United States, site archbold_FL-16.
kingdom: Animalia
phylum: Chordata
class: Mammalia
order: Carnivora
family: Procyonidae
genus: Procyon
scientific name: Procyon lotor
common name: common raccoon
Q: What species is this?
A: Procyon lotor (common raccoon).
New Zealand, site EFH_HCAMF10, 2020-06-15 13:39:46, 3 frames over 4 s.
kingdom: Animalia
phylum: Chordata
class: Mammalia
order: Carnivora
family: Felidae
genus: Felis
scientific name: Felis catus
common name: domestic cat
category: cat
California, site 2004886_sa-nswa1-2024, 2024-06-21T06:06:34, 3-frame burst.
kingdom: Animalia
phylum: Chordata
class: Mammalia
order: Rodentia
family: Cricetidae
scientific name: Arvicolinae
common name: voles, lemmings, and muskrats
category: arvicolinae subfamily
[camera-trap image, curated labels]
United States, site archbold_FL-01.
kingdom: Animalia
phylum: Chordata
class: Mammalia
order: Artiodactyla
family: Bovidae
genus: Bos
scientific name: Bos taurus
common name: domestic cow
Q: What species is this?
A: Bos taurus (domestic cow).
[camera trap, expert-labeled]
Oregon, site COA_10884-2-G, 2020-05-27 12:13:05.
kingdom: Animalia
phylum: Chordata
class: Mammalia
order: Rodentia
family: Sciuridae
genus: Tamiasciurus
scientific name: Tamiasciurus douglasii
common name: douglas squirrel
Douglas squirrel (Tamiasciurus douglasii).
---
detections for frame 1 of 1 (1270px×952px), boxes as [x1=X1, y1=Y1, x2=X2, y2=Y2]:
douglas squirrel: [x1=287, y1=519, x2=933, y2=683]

▸ **What is required**: Every line from the one containing "family: Sciuridae" through the end of the data must be repeated exactly, and no other line.

▸ **Exercise output**:
family: Sciuridae
genus: Tamiasciurus
scientific name: Tamiasciurus douglasii
common name: douglas squirrel
Douglas squirrel (Tamiasciurus douglasii).
---
detections for frame 1 of 1 (1270px×952px), boxes as [x1=X1, y1=Y1, x2=X2, y2=Y2]:
douglas squirrel: [x1=287, y1=519, x2=933, y2=683]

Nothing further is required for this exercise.